Classification of kerosene using physicochemical data and multivariate techniques

Abstract

In this paper we have compared the abilities of two multivariate classification methods: soft independent modeling of class analogy (SIMCA) and support vector machines (SVM) for kerosene classification using physicochemical data. Two types of kerosene fractions (class A and class B) with different chemical compositions were collected from a refinery production. The physicochemical data used as variables for calculation of the models were: initial boiling point, 10 % of recovery, final boiling point, flash point, density, viscosity and sulfur percentage. A training set of 40 samples was used to calculate the supervised classification models.
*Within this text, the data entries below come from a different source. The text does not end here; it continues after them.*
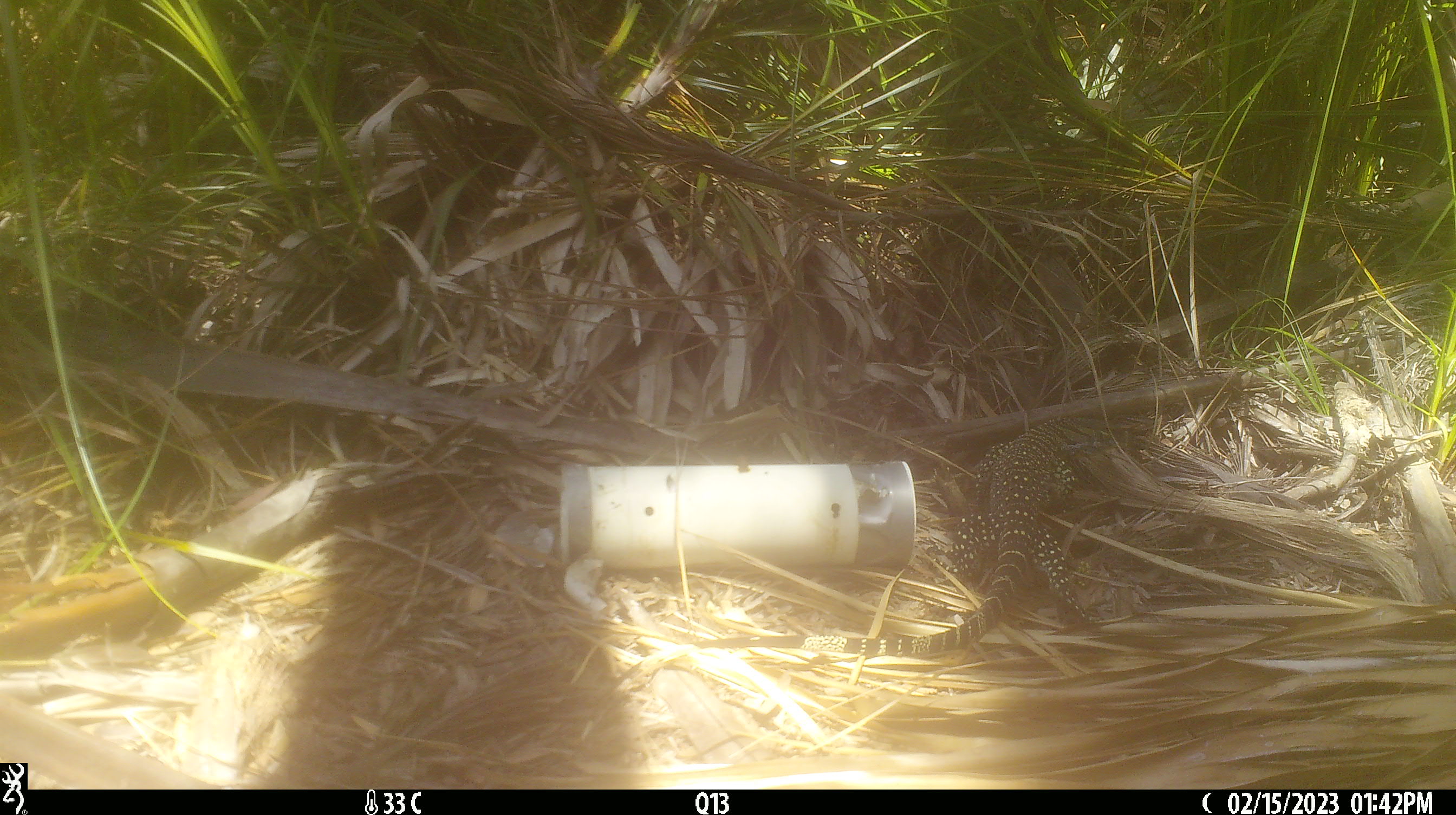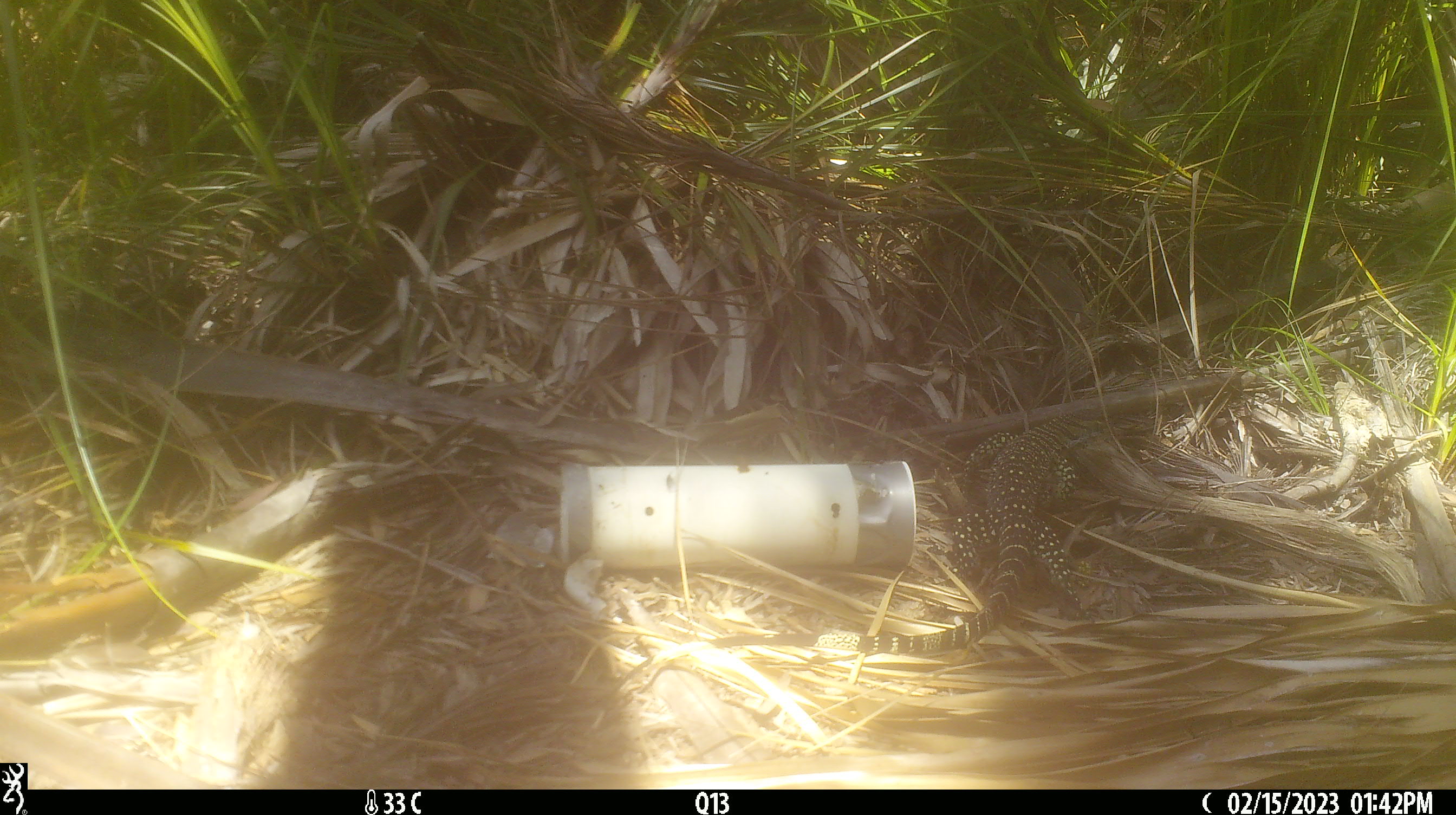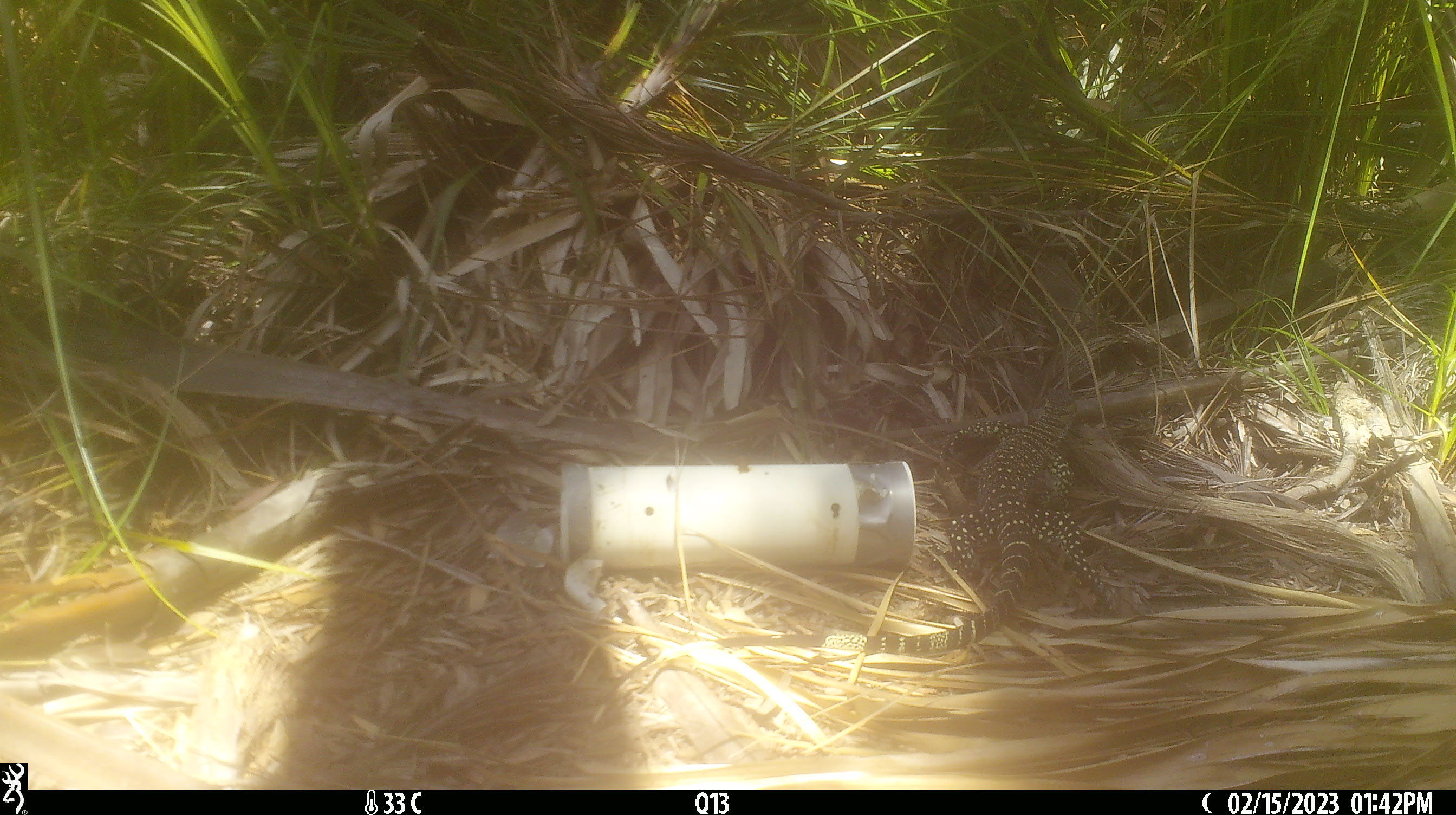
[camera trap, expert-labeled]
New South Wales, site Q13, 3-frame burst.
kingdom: Animalia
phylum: Chordata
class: Reptilia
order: Squamata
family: Varanidae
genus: Varanus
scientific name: Varanus varius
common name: lace monitor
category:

Besides, an independent validation set of 25 samples was used to evaluate their performance. The SIMCA model did not have enough discrimination power, just to distinguish the two types of kerosene fractions. The SVM model, which was calculated using a linear kernel with a capacity parameter of C=10 and 7 support vectors had an adequate sensitivity and selectivity in the training and validation steps. The model complexity (number of support vectors) was 17% of the total training data, therefore a reasonable separation was achieved and sufficient training data existed. SVM model must be considered acceptable on ability to classify and discriminate the two types of kerosene fractions (A and B), using physicochemical data as variables. The generalization ability of SVMs makes this technique attractive for systems having limited number of variables.